Pour qui suit avec attention les recherches de R. Darnton, les analyses et les matériaux présentés ici peuvent avoir un air de déjà-vu. Le personnage de Favarger, le protagoniste de ce livre, est depuis longtemps une figure familière des publications de R. Darnton, de même que certains des personnages qu’il croise dans son périple, comme le fascinant Joseph Duplain, libraire lyonnais sans scrupule, ou Jean Ranson, protestant rochelais admirateur de Rousseau. Un tour de France littéraire apparaît toutefois comme un ouvrage à la fois nouveau et important dans l’œuvre de R. Darnton, d’abord parce qu’il propose la synthèse la plus aboutie de ses travaux sur l’histoire matérielle du livre. Dans le chapitre conclusif en particulier (« Neuchâtel : une vue d’ensemble de la demande en littérature »), certainement le plus dense, et vraisemblablement destiné aux spécialistes du champ, R. Darnton fait l’état de l’art, répond à ses critiques et se prête à une discussion méthodologique très précise des conclusions – en particulier statistiques – qu’il peut (ou non) tirer de son enquête sur les archives de la STN. Il propose également une typologie des différents types de livres demandés par le public. Cette quarantaine de pages constitue certainement le meilleur bilan de son travail d’historien du livre.

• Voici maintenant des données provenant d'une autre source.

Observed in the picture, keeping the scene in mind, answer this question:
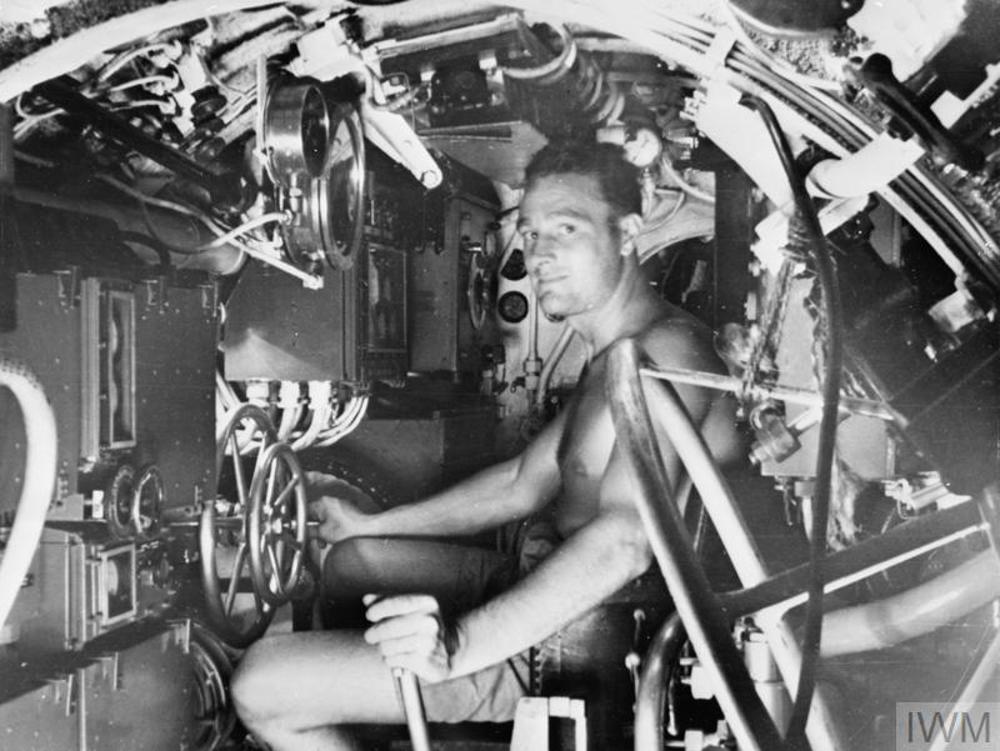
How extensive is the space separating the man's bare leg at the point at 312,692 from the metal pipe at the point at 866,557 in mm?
1283

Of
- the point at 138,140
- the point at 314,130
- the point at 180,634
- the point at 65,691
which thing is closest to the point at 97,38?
the point at 138,140

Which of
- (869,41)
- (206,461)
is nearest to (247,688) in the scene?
(206,461)

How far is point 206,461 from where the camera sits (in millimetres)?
1967

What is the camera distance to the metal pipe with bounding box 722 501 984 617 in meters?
1.01

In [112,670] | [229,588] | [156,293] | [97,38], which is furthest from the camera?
[229,588]

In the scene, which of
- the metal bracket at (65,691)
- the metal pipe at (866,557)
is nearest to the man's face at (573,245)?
the metal pipe at (866,557)

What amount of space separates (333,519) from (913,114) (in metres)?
1.85

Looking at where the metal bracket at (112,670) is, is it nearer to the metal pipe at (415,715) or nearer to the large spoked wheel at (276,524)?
the large spoked wheel at (276,524)

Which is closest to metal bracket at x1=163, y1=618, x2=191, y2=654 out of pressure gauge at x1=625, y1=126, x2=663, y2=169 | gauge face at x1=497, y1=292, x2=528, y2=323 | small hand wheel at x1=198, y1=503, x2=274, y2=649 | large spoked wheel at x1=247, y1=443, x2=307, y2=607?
small hand wheel at x1=198, y1=503, x2=274, y2=649

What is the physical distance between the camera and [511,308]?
139 inches

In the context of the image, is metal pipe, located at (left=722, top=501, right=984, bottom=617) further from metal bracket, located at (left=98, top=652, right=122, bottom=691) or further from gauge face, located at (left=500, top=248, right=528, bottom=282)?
gauge face, located at (left=500, top=248, right=528, bottom=282)

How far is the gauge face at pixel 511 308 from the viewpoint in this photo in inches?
139

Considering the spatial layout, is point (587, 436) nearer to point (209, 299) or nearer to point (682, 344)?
point (682, 344)

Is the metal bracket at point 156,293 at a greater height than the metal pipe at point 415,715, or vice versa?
the metal bracket at point 156,293
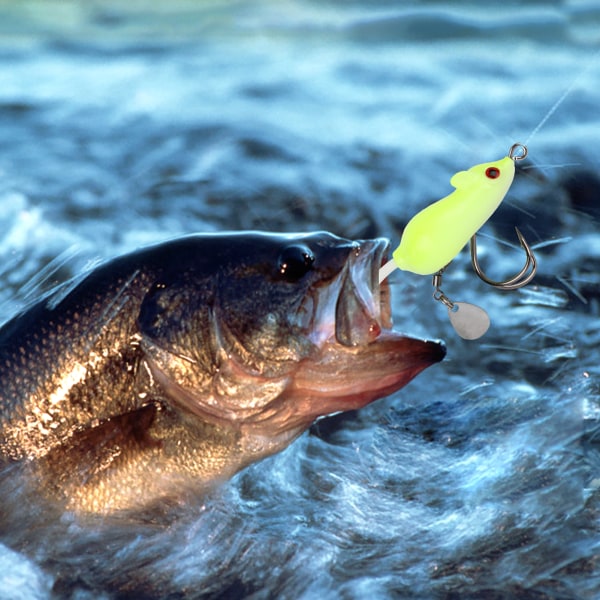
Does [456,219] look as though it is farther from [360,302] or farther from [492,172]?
[360,302]

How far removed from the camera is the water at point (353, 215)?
311 cm

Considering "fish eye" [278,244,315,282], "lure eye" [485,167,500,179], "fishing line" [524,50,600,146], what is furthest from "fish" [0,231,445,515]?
"fishing line" [524,50,600,146]

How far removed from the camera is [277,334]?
296 centimetres

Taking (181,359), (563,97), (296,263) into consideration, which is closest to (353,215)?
(563,97)

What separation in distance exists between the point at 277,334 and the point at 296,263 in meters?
0.20

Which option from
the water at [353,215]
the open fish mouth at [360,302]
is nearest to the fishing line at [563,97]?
the water at [353,215]

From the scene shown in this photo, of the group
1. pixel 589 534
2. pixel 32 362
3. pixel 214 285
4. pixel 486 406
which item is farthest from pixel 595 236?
pixel 32 362

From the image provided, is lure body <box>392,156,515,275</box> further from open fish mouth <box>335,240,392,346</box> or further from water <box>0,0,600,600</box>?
water <box>0,0,600,600</box>

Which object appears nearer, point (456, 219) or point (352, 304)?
point (456, 219)

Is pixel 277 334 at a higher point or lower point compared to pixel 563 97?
higher

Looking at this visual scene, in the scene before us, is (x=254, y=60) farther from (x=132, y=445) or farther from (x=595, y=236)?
(x=132, y=445)

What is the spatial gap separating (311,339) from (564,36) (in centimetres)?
708

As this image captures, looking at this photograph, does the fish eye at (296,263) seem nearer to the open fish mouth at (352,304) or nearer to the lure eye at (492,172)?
the open fish mouth at (352,304)

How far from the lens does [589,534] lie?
309 cm
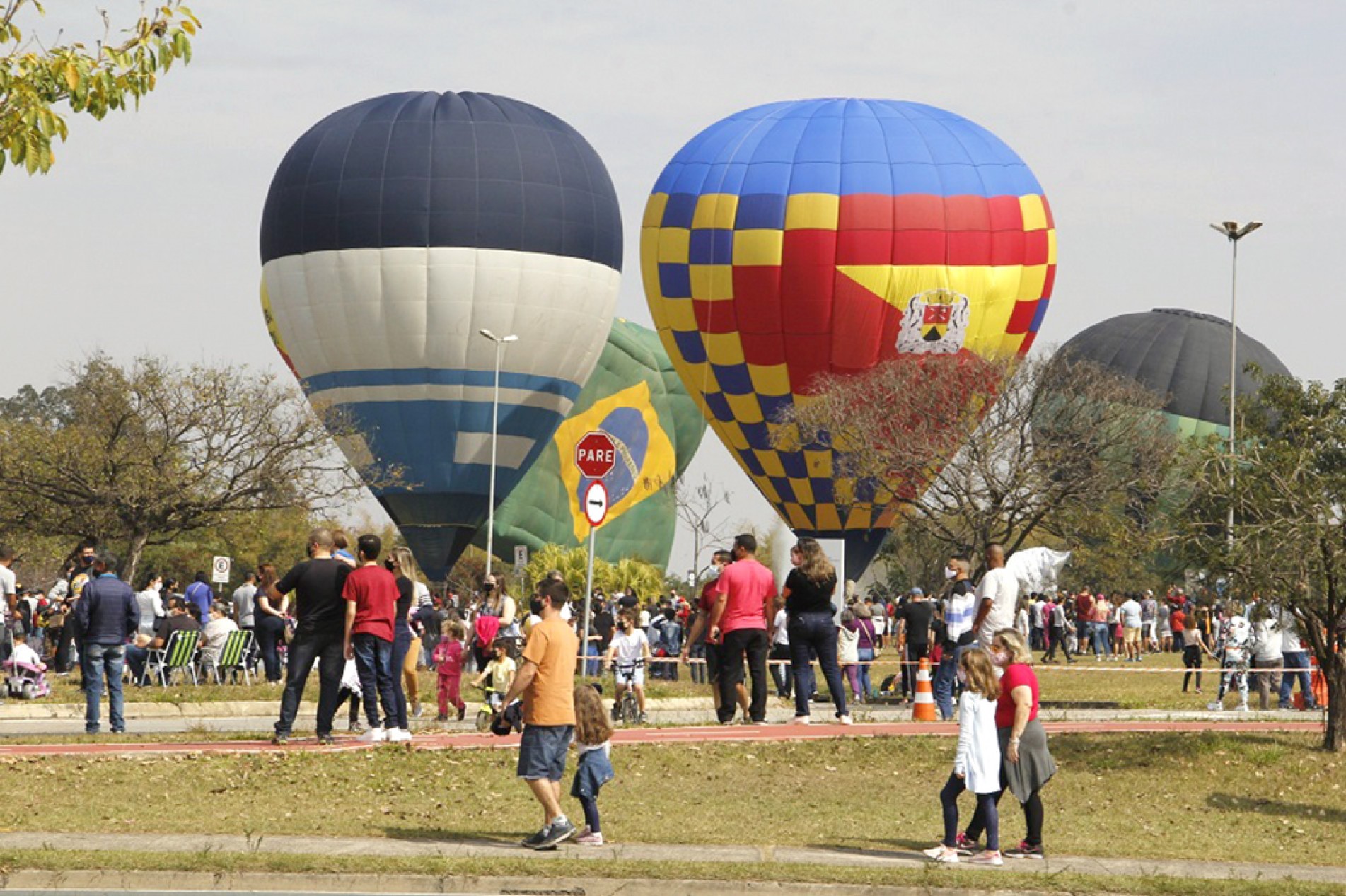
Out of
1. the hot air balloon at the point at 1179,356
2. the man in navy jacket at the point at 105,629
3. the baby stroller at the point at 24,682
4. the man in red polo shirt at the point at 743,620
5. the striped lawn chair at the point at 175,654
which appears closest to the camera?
the man in navy jacket at the point at 105,629

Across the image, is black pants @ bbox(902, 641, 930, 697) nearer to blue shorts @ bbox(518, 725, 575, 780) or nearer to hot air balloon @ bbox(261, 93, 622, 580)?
blue shorts @ bbox(518, 725, 575, 780)

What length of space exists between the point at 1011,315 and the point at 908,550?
1256 inches

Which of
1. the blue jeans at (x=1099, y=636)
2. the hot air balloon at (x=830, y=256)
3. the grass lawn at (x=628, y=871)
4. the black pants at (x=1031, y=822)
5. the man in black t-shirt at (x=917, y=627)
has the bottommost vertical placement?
the grass lawn at (x=628, y=871)

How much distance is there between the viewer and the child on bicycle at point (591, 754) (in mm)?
14383

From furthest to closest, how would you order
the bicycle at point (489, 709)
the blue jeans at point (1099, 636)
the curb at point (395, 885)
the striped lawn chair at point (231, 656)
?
1. the blue jeans at point (1099, 636)
2. the striped lawn chair at point (231, 656)
3. the bicycle at point (489, 709)
4. the curb at point (395, 885)

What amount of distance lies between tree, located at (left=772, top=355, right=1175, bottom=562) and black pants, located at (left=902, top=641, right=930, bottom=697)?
20.0 metres

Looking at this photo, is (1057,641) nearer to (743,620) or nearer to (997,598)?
(997,598)

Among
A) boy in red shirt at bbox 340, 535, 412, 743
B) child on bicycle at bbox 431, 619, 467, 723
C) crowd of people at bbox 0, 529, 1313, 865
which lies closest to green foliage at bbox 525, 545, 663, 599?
crowd of people at bbox 0, 529, 1313, 865

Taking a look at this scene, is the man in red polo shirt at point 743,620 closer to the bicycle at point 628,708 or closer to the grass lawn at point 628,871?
the bicycle at point 628,708

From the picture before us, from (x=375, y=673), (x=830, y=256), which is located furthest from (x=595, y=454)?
(x=830, y=256)

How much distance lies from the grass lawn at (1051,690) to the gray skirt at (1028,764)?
42.3 feet

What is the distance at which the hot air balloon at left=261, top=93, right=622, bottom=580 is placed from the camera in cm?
6494

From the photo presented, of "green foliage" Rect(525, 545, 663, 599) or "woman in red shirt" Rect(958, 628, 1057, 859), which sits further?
"green foliage" Rect(525, 545, 663, 599)

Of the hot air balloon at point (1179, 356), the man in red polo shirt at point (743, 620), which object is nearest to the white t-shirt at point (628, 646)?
the man in red polo shirt at point (743, 620)
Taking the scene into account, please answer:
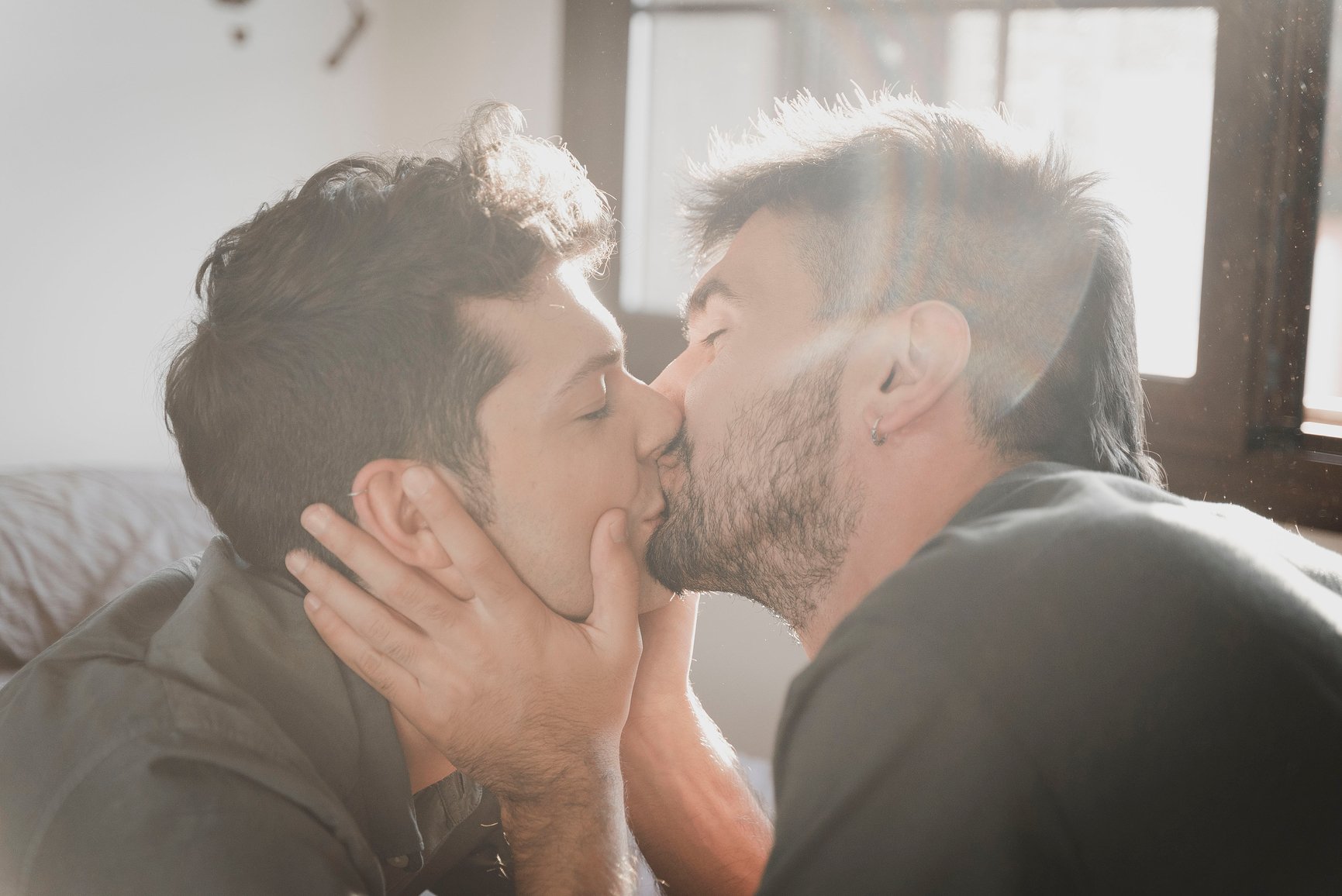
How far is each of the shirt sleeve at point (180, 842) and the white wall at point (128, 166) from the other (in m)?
1.26

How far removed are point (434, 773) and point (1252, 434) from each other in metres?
1.48

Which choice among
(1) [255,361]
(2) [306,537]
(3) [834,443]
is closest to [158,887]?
(2) [306,537]

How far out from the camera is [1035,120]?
2051mm

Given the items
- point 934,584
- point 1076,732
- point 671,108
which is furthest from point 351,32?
point 1076,732

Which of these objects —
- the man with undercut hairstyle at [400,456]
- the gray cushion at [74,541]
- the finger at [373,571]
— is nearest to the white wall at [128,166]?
the gray cushion at [74,541]

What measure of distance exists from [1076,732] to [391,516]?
0.72 meters

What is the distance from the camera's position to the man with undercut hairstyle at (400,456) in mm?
1058

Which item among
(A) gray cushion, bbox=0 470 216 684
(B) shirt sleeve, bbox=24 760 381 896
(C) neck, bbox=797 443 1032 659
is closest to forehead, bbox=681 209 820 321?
(C) neck, bbox=797 443 1032 659

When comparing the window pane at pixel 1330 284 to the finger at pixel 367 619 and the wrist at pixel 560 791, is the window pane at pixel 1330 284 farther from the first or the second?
the finger at pixel 367 619

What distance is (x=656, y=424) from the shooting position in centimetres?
123

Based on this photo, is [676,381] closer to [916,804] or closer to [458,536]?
[458,536]

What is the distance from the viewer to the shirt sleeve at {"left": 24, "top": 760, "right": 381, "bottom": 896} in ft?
2.70

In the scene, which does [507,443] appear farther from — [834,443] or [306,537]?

Mais l’ouvrage dans son ensemble est aussi – et surtout – une enquête historique qui prend son point d’appui sur le grand voyage dans la France principalement méridionale entrepris par le commis voyageur Jean-François Favarger. Chargé par ses employeurs de la STN de prospecter les différents marchés possibles et de leur livrer toutes les informations utiles à leur commerce, l’homme fournit dans sa correspondance et son carnet de voyage le matériau qui donne la trame principale de l’ouvrage, complété par la connaissance intime qu’a R. Darnton des archives et de la bibliographie secondaire.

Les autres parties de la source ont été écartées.